• _Aim of the exercise_
Decide whether each statement below agrees with the abstract on equitable pricing of medicines, answering yes or no and quoting the words of the abstract that settle it.
1. The analytic model was built to assess the ability to pay for 128 countries.
2. The steepest discounts are meant for high-income countries.
3. The equity curve produced by the method is linear.

• _Text passage_
■ ■ ■ ■ ■
Abstract

Providers of a new technology are increasingly obliged to give governments an insight into related costs and benefits, and its value for money. This necessitates the use of cost-effectiveness (CEA) and cost-utility data. A good health policy, however, must not only aim to be efficient but should also guarantee equity. An analytic model has been developed to assess the ability to pay for 128 countries. The method introduces proportionality into pricing and reimbursement decisions across and within Asia Pacific countries by taking into account purchasing power parity measured at either the national or household level. Value-based pricing techniques are used in combination with national income parameters as defined in the Human Development Index together with health system variables. The resulting non-linear equity curve is a graphic representation of a price index calculated based on a country's national income. The ratio of wealth inversely reflects the theoretical discount rate that can be applied to each country compared to a high income reference country. The steepest discounts are reserved for the poorest countries, while for middle and high-income countries discounts will decrease as the country's wealth increases. The degree to which ‘equitable pricing' offers a sustainable solution to the problem of access to medicines depends on: the economic development status of a country, the value of a particular medicine to its therapeutic class and the incidence of the disease, and the extent to which segmentation can be applied. Equitable, differentiated pricing can improve access to and affordability of medicines, particularly in low- and middle-income countries. The method is relevant for the Asia Pacific region confronted with disparity in the ability-to-pay (ATP) between countries, and between different population segments in the same country.
■ ■ ■ ■ ■
• _Stored items_
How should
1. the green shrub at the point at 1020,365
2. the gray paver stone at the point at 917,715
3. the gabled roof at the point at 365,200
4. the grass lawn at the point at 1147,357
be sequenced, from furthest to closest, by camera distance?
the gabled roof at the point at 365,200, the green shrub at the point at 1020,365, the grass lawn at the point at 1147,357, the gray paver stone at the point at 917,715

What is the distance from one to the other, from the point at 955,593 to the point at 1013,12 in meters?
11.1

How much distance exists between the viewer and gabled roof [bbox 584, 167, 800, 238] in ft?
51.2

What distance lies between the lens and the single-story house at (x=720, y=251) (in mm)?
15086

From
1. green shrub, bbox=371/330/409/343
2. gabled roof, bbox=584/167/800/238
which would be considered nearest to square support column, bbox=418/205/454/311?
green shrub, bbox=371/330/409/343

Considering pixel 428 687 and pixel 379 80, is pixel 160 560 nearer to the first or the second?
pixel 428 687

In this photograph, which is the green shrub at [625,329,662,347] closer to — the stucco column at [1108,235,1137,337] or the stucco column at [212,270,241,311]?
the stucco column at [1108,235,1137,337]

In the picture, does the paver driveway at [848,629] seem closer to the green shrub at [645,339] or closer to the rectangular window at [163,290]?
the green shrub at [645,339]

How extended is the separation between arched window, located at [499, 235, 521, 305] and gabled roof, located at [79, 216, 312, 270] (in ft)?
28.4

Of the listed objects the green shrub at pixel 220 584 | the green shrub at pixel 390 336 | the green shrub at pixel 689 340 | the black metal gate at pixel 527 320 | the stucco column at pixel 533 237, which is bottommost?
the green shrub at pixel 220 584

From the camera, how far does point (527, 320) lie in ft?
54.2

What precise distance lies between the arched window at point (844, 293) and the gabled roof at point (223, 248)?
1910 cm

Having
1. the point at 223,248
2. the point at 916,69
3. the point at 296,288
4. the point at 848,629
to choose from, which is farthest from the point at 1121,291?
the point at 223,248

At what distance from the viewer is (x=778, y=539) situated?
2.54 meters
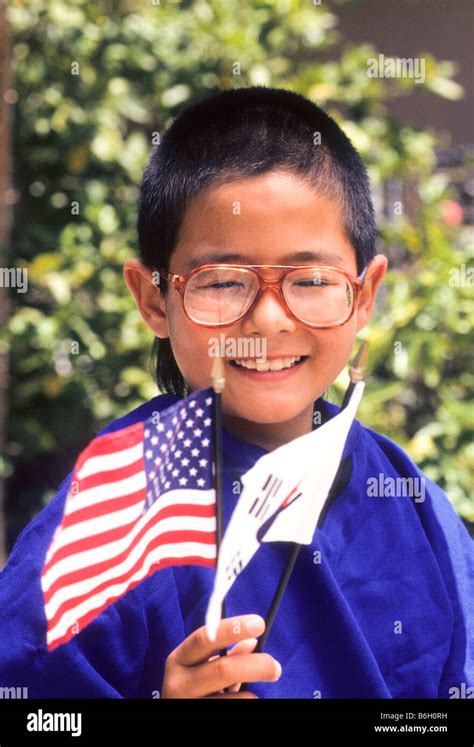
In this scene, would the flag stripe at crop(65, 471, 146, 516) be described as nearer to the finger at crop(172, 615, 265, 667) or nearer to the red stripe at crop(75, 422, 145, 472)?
the red stripe at crop(75, 422, 145, 472)

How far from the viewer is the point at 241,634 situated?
139cm

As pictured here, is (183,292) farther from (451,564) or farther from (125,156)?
(125,156)

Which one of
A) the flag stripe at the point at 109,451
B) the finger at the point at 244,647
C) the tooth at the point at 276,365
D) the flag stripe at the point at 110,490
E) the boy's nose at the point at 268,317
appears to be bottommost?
the finger at the point at 244,647

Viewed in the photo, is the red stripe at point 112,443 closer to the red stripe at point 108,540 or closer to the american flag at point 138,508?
the american flag at point 138,508

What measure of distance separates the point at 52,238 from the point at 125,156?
0.41 metres

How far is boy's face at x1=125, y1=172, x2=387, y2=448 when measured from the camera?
5.21 feet

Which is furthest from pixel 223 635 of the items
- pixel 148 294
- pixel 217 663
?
pixel 148 294

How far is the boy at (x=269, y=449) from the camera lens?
1.55 meters

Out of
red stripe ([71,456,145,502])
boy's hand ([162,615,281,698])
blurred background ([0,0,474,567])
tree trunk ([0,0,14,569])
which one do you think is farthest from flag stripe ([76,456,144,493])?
blurred background ([0,0,474,567])

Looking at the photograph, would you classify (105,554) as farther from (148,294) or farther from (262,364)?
(148,294)

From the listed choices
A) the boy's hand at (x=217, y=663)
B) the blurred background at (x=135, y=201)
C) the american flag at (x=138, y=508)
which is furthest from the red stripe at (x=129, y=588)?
the blurred background at (x=135, y=201)

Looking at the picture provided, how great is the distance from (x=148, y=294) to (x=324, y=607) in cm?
61

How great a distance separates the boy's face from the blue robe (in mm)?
112

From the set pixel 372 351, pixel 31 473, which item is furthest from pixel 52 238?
pixel 372 351
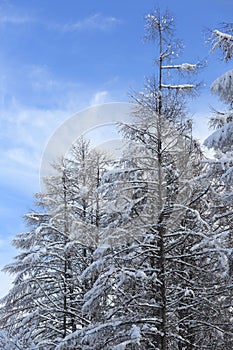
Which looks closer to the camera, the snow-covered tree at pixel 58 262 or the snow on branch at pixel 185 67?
the snow on branch at pixel 185 67

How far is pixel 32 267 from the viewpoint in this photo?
10.7 metres

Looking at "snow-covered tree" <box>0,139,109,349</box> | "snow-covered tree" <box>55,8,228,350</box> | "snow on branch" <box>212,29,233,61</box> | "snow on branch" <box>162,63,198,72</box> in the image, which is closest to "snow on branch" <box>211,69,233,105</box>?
"snow on branch" <box>212,29,233,61</box>

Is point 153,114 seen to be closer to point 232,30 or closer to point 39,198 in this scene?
point 232,30

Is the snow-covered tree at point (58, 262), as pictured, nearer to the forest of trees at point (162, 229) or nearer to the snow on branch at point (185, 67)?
the forest of trees at point (162, 229)

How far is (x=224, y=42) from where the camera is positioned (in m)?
7.09

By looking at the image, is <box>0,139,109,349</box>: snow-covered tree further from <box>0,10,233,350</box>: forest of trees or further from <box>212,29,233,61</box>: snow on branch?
<box>212,29,233,61</box>: snow on branch

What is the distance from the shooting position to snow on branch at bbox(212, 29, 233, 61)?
7047 mm

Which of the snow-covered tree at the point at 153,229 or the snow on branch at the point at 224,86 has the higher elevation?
the snow on branch at the point at 224,86

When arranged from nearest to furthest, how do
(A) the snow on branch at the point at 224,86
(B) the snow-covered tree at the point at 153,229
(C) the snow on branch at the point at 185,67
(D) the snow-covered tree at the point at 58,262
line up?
(A) the snow on branch at the point at 224,86
(B) the snow-covered tree at the point at 153,229
(C) the snow on branch at the point at 185,67
(D) the snow-covered tree at the point at 58,262

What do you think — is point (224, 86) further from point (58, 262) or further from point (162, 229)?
point (58, 262)

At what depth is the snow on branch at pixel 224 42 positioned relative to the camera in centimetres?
705

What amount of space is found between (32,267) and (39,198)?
3336 mm

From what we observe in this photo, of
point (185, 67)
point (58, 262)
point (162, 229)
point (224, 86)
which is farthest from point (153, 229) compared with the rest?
point (58, 262)

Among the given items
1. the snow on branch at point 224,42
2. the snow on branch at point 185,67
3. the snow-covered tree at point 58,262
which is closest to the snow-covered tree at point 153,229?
the snow on branch at point 185,67
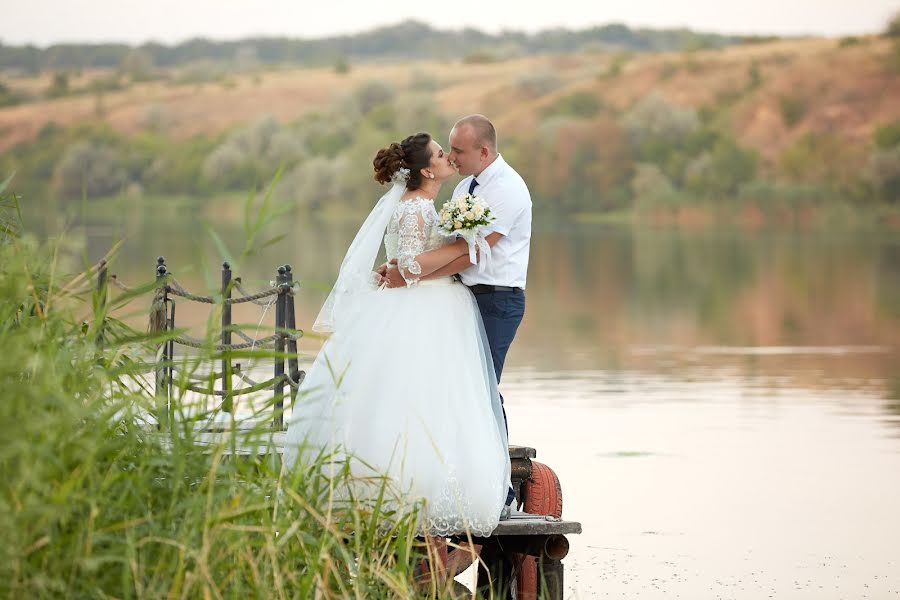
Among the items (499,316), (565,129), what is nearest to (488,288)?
(499,316)

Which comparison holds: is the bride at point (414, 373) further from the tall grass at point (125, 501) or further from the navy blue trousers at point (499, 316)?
the tall grass at point (125, 501)

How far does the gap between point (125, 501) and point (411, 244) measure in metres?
2.26

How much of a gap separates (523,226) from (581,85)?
76649 millimetres

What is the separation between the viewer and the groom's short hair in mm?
6086

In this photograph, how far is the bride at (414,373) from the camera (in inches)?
221

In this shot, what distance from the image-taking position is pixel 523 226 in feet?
20.4

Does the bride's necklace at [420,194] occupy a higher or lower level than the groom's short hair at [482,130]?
lower

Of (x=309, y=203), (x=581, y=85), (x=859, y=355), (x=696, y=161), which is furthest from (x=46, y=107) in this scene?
(x=859, y=355)

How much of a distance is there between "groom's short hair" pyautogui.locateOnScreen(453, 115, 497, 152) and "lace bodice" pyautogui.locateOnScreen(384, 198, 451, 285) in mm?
345

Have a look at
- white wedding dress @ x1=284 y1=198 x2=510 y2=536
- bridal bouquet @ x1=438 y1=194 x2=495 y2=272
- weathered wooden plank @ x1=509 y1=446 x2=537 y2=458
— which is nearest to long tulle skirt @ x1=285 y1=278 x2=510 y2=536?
white wedding dress @ x1=284 y1=198 x2=510 y2=536

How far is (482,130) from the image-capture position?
6.12m

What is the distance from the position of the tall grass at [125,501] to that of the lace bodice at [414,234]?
144 centimetres

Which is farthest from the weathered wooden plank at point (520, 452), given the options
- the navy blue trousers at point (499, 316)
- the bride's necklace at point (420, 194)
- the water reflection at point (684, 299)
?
the bride's necklace at point (420, 194)

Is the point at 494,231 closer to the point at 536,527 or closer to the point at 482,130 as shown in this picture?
the point at 482,130
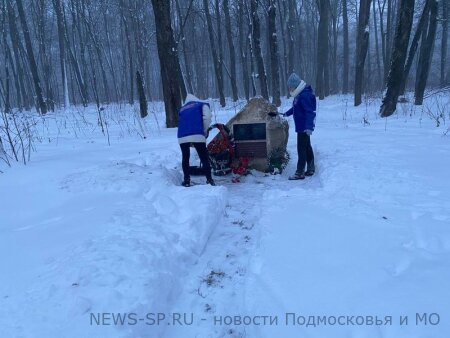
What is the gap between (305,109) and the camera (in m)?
6.40

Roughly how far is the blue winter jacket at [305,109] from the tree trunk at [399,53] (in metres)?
6.42

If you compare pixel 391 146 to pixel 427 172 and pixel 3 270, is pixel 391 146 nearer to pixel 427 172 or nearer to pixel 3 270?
pixel 427 172

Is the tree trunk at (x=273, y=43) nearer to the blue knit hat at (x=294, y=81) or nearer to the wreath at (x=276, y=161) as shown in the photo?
the wreath at (x=276, y=161)

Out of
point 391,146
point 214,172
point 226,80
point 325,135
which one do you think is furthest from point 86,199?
point 226,80

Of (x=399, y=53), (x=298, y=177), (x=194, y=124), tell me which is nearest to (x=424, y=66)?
(x=399, y=53)

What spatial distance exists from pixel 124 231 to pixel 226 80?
49.7 metres

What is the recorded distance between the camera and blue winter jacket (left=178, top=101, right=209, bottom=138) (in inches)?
239

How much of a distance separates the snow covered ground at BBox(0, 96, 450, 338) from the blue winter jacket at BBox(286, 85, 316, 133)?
92 cm

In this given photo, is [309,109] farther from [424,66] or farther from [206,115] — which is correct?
[424,66]

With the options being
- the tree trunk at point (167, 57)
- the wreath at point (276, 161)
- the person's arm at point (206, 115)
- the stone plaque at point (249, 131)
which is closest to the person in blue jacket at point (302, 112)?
the wreath at point (276, 161)

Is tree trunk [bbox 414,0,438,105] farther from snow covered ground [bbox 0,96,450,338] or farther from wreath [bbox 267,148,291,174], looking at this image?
wreath [bbox 267,148,291,174]

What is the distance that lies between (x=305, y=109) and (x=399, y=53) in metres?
6.65

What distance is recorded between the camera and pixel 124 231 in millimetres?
3719

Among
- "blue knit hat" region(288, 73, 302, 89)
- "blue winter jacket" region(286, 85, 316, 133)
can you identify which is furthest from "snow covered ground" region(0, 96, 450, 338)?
"blue knit hat" region(288, 73, 302, 89)
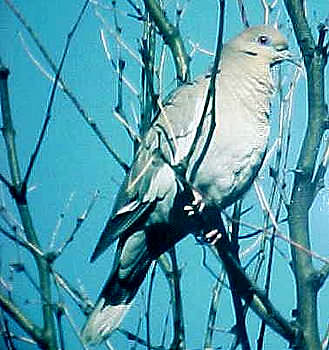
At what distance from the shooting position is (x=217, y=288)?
39.9 inches

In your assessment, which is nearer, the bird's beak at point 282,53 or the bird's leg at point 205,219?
the bird's leg at point 205,219

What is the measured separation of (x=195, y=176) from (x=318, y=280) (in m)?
0.30

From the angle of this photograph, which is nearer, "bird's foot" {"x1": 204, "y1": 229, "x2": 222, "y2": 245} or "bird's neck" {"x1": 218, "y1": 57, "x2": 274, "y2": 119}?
"bird's foot" {"x1": 204, "y1": 229, "x2": 222, "y2": 245}

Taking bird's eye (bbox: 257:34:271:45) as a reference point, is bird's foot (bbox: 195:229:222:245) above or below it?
below

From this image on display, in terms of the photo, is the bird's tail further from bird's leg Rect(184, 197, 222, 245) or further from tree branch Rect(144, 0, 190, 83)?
tree branch Rect(144, 0, 190, 83)

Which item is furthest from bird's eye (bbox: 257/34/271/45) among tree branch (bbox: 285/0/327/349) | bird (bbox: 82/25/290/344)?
tree branch (bbox: 285/0/327/349)

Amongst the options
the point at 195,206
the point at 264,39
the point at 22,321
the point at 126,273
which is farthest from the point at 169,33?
the point at 22,321

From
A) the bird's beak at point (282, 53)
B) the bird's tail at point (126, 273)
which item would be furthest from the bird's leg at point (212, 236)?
the bird's beak at point (282, 53)

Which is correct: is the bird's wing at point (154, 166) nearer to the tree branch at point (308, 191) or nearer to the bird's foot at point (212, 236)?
the bird's foot at point (212, 236)

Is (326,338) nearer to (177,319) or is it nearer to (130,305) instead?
(177,319)

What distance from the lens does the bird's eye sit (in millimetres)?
1136

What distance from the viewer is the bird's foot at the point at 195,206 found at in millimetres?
1010

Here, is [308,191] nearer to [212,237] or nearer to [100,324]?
[212,237]

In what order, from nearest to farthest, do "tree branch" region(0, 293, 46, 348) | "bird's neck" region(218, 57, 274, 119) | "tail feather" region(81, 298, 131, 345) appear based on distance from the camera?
1. "tree branch" region(0, 293, 46, 348)
2. "tail feather" region(81, 298, 131, 345)
3. "bird's neck" region(218, 57, 274, 119)
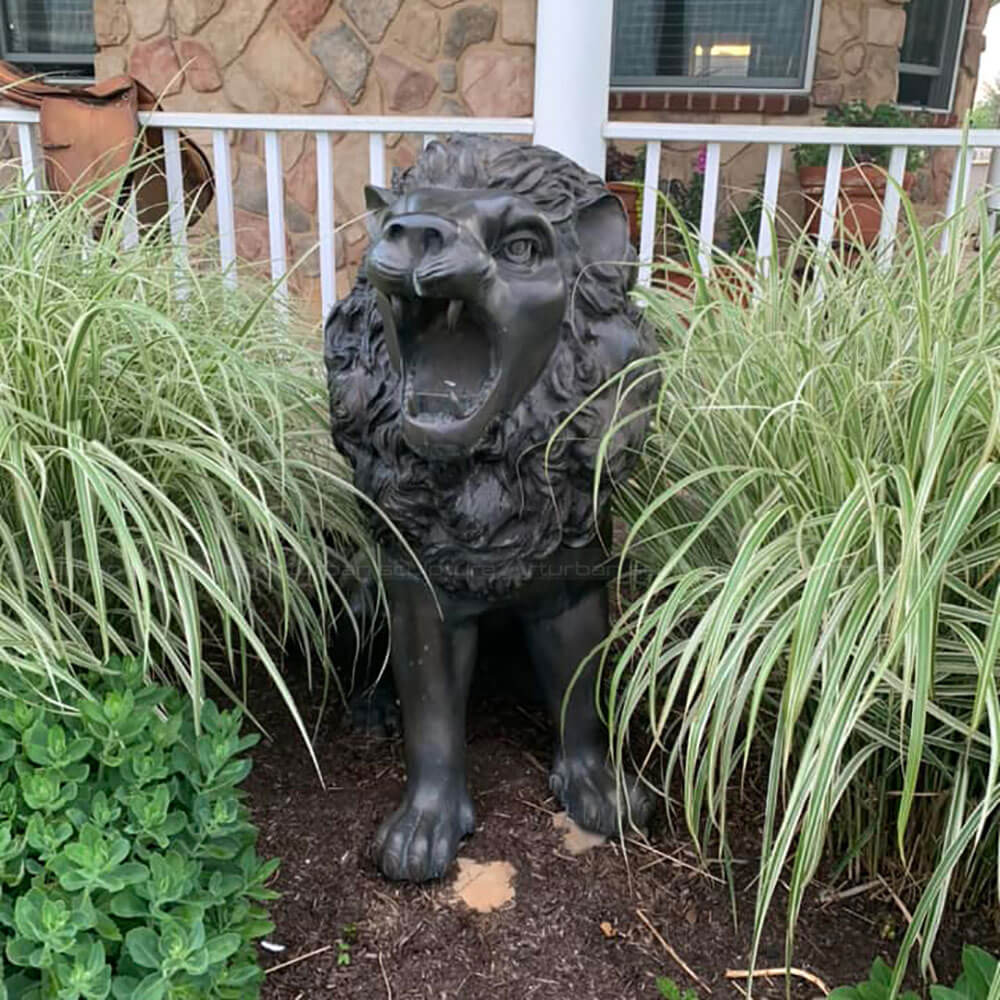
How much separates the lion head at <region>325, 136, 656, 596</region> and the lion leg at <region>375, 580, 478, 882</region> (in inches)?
3.1

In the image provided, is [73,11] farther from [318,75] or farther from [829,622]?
[829,622]

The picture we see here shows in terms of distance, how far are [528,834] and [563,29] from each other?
1.89 m

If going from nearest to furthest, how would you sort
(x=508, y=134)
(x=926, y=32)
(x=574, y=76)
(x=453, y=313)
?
(x=453, y=313), (x=574, y=76), (x=508, y=134), (x=926, y=32)

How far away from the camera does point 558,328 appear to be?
1312 millimetres

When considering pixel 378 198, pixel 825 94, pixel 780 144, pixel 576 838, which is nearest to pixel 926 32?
■ ■ ■ ■ ■
• _Written response_
1. Yes: "An analytic model has been developed to assess the ability to pay for 128 countries."
2. No: "The steepest discounts are reserved for the poorest countries"
3. No: "The resulting non-linear equity curve is a graphic representation of a price index calculated based on a country's national income."